As a third-party RCP developer, I'm rooting hard for the first result. But for anyone starting a greenfield project, I would certainly recommend electron over the eclipse stack. So regardless of outcome, I think this project is a great way to check the competitiveness of the eclipse swt/rcp ecosystem. If EclipseTwo can build a capable ide platform from scratch before SWT can get a reliable chromium embed and/or per-platform theming, then that's a good sanity check for whether it makes sense to mothball SWT or not.

NOTE: Yes, SWT already provides access to the native browser. The reason that a chromium embed is so critical is that it guarantees the exact same build of the exact same browser on all platforms. By shipping tens of megabytes of chromium binaries, you don't have to worry about cross-browser or cross-platform UI testing nearly as much, which is currently a huge productivity advantage for the electron ecosystem over the swt/rcp ecosystem.

colemarkham commented 7 years ago

What about embedding Electron inside SWT/RCP or SWT inside Electron?

nedtwigg commented 7 years ago

I don't want to hijack this thread, but that has been discussed on bugzilla, and could be discussed further there. Short story: electron is more of a platform than a component.

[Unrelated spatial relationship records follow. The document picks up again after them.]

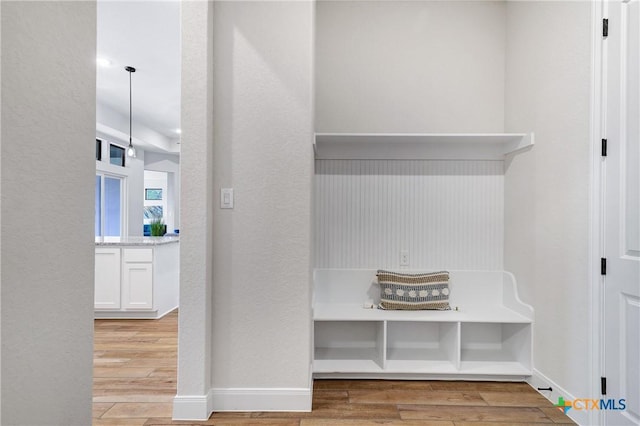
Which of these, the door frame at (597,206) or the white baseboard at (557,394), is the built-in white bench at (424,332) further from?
the door frame at (597,206)

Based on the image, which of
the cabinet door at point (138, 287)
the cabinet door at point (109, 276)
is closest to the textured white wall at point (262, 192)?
the cabinet door at point (138, 287)

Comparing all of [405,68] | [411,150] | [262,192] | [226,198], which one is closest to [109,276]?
[226,198]

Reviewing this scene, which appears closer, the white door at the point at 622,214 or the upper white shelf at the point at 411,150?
the white door at the point at 622,214

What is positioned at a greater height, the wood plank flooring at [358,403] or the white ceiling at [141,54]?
the white ceiling at [141,54]

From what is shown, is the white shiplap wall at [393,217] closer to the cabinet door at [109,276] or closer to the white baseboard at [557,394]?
the white baseboard at [557,394]

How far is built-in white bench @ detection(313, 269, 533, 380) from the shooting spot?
2.46 meters

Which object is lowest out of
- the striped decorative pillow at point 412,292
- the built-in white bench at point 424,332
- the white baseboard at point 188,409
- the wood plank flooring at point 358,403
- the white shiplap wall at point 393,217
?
the wood plank flooring at point 358,403

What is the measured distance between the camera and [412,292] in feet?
8.77

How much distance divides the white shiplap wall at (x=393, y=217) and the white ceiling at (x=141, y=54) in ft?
6.18

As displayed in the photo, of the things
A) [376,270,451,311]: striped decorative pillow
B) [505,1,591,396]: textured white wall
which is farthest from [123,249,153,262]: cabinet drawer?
[505,1,591,396]: textured white wall

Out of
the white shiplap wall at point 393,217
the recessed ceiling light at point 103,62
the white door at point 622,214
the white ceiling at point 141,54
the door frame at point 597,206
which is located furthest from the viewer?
the recessed ceiling light at point 103,62

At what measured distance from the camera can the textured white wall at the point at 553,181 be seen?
6.45ft

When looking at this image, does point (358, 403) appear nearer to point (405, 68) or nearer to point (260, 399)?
point (260, 399)

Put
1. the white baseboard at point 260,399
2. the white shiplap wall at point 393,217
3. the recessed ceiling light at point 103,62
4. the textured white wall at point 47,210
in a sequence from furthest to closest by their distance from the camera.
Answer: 1. the recessed ceiling light at point 103,62
2. the white shiplap wall at point 393,217
3. the white baseboard at point 260,399
4. the textured white wall at point 47,210
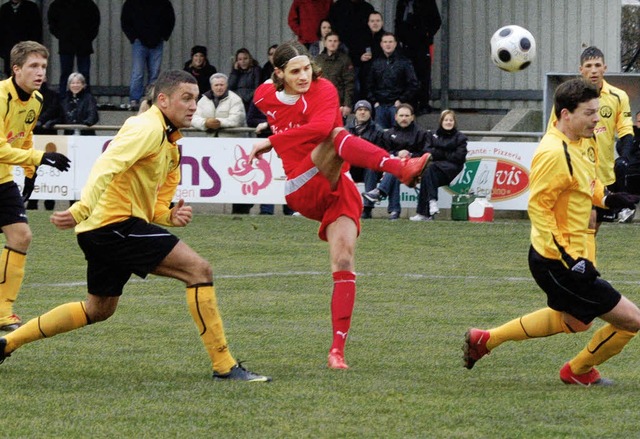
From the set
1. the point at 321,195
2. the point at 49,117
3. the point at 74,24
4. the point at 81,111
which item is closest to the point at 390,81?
the point at 81,111

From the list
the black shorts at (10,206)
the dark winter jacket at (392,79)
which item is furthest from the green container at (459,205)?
the black shorts at (10,206)

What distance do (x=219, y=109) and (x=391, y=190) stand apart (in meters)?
2.55

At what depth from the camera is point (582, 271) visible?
6578 millimetres

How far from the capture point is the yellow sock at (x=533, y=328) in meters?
6.98

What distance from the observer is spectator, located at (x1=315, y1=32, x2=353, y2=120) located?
58.9 ft

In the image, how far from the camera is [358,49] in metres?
19.3

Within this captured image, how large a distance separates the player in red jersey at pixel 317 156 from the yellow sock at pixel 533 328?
93 cm

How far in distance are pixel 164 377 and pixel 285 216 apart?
10.3 metres

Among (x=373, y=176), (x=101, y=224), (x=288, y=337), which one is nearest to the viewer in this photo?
(x=101, y=224)

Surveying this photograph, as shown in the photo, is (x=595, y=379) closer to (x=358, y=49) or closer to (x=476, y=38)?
(x=358, y=49)

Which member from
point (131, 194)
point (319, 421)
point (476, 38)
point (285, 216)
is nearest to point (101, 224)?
point (131, 194)

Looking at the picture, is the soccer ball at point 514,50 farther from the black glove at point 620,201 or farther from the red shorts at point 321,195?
the black glove at point 620,201

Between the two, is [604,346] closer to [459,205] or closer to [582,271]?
[582,271]

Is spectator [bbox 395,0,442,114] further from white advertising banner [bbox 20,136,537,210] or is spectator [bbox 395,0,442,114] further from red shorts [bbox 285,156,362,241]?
red shorts [bbox 285,156,362,241]
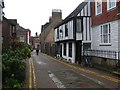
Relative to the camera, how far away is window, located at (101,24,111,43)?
57.6 feet

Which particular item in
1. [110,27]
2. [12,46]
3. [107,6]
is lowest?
[12,46]

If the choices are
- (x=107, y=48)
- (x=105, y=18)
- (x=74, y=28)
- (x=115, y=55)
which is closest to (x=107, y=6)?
(x=105, y=18)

dschaefer commented 7 years ago

I just wanted to highlight one of the main goals of this project. It just isn't about reimplementing the classic Eclipse IDE on Electron. It's actually more about rethinking the paradigm. How would you build an IDE if you didn't have the Workbench concept, if you were free to add pages that could be organized how you like, not as Views and Editors in a Perspective.

My first attempt at new thinking involves the top bar, called Pages. They are kind of like perspectives, but are really just root HTML elements enabled by the nav bar. In one I have created a webview that shows Github and injects into the Github pages converting the "Open in Desktop" button to "Open in Eclipse Two". The click handler for the button will call back to the main process to trigger a git clone of the repo and add it to the FileExplorer. You can then switch to the Code page, or we do it automatically, so you can start working on the code.

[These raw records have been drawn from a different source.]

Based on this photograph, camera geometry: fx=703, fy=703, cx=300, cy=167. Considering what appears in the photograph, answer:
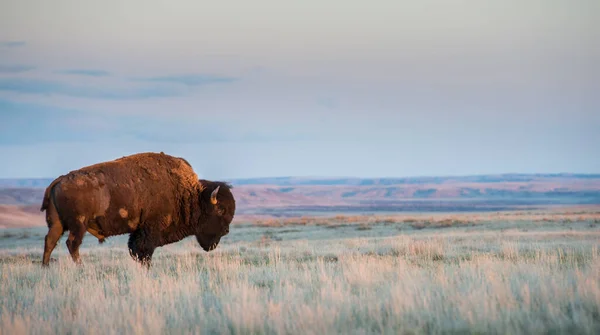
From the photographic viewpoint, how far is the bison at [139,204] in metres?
13.7

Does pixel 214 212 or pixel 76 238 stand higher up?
pixel 214 212

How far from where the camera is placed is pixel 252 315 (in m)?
7.63

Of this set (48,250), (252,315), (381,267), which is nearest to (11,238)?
(48,250)

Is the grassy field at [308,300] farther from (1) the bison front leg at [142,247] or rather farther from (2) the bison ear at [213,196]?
(2) the bison ear at [213,196]

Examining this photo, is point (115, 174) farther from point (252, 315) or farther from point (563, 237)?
point (563, 237)

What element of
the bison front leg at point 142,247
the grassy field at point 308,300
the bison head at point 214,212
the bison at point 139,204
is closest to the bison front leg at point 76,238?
the bison at point 139,204

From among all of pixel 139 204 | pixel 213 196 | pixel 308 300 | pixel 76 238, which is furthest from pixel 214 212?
pixel 308 300

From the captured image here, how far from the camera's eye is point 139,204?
14133mm

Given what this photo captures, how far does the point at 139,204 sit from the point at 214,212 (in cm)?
164

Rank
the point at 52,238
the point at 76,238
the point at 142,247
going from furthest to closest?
the point at 142,247 → the point at 76,238 → the point at 52,238

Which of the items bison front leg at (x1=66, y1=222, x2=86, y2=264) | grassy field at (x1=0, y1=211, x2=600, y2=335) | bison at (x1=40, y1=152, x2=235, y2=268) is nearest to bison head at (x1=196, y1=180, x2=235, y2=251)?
bison at (x1=40, y1=152, x2=235, y2=268)

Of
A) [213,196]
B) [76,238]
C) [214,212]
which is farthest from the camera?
[214,212]

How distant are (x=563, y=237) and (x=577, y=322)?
1659 cm

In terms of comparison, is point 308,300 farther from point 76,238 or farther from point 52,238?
point 52,238
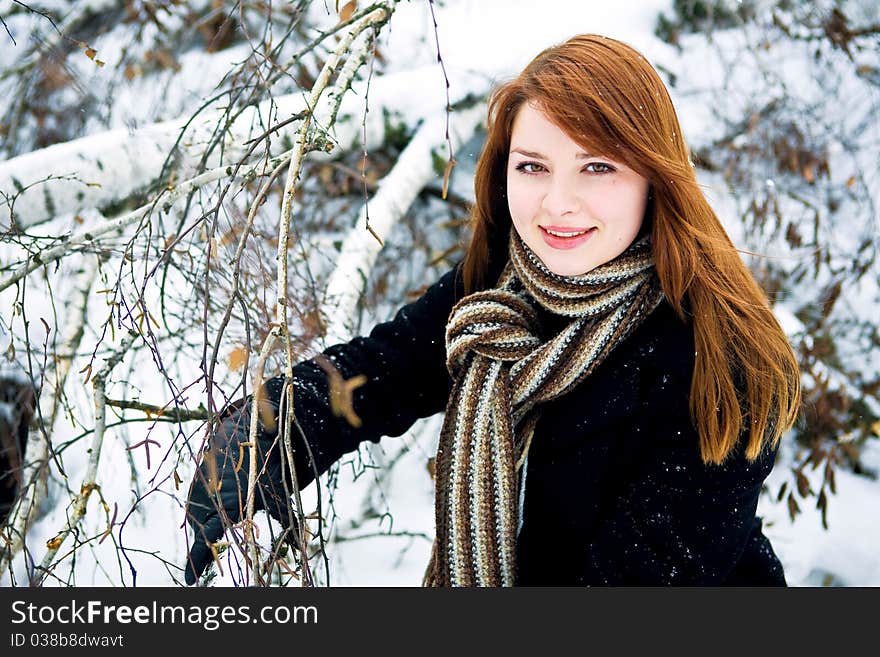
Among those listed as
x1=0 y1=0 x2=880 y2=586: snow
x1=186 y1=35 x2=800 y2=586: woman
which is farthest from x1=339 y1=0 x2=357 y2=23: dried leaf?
x1=0 y1=0 x2=880 y2=586: snow

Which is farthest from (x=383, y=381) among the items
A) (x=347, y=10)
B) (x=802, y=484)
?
(x=802, y=484)

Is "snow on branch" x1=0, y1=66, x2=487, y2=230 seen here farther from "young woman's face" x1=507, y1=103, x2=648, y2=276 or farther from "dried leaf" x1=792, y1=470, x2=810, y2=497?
"dried leaf" x1=792, y1=470, x2=810, y2=497

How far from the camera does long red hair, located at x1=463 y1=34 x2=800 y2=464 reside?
1.48m

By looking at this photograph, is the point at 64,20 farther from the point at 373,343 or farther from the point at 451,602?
the point at 451,602

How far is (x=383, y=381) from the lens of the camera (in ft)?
6.28

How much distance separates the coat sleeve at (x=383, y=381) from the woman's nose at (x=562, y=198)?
50cm

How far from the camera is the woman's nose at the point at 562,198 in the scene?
5.07 ft

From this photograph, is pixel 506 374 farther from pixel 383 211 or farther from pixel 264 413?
pixel 383 211

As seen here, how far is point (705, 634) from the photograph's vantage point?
152 centimetres

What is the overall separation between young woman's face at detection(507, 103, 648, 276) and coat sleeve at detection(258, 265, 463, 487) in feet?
1.45

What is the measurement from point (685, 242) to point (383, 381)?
791 mm

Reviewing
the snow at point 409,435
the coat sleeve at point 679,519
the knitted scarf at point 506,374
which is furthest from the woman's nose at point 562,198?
the snow at point 409,435

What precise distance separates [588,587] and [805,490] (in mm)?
1796

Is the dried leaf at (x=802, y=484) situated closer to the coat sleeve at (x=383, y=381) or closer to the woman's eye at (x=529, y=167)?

And I can imagine similar workflows that involve Bugzilla/JIRA, Gerrit/Pull Requests, etc. Then the other direction to Target Management and Deployment and Test. The IDE is more than the code, it's an integration of all the tools a developer works with and automation between them. We need a much more freeform UI to make these integrations as smooth and enticing as we can.

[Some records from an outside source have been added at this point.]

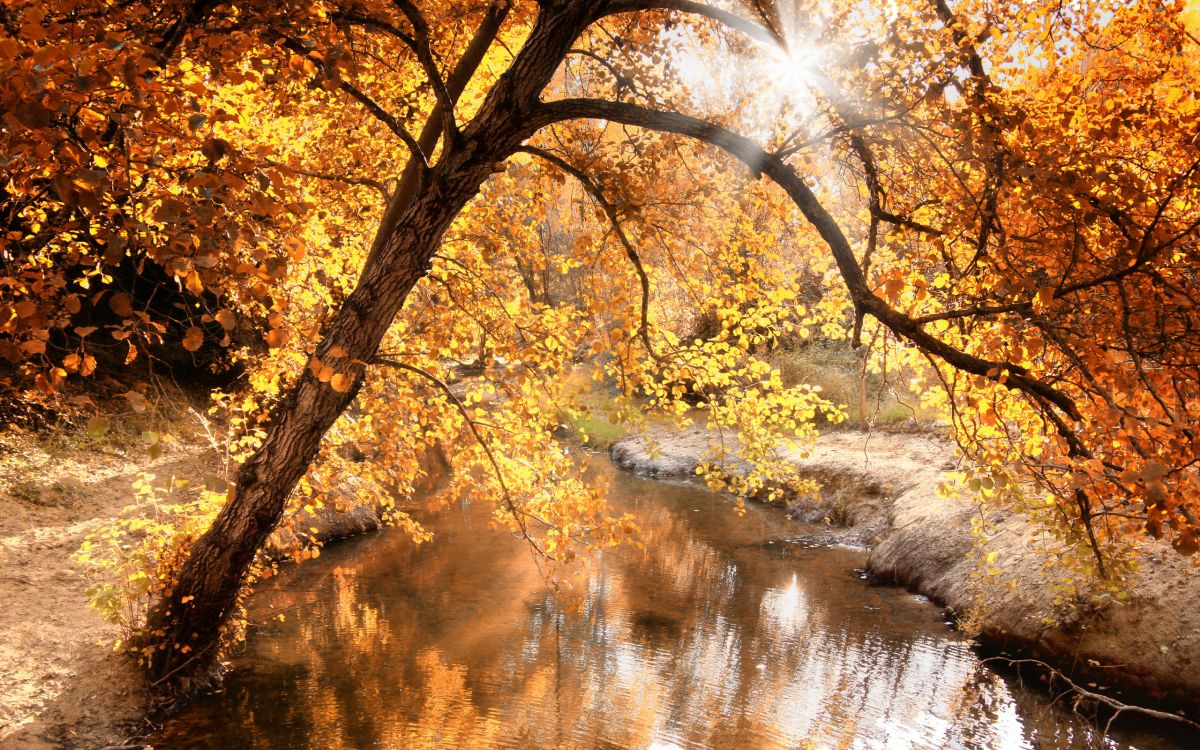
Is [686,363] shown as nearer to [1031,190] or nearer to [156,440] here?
[1031,190]

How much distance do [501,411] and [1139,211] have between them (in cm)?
560

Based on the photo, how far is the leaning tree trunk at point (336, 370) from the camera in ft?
16.8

gulshan commented 7 years ago

Are you going to use language server protocol? (Sorry, already answered in the readme, I did not notice.)

dschaefer commented 7 years ago

Absolutely. LSP is what enables experimental front ends like this. I can't wait to get things hooked up. I might even start with the Java LSP that Red Hat is working on :). The C/C++ LSP server from the CDT gang should be starting soon. Most likely though, I may have to start with a TypeScript LSP server since tsserver doesn't have LSP support yet.

gulshan commented 7 years ago

It seems Sourcegraph has one for TypeScript- http://github.com/sourcegraph/javascript-typescript-langserver

Some other LSP implementations mentioned here- http://langserver.org/

dschaefer commented 7 years ago

Cool, thanks @gulshan I heard about that site. Still looks like early days but we should keep and eye there.

Sourcegraph seems to be using some extensions for file access and modification. That means each client needs to deal with their peculiar server. Not sure that's the right approach.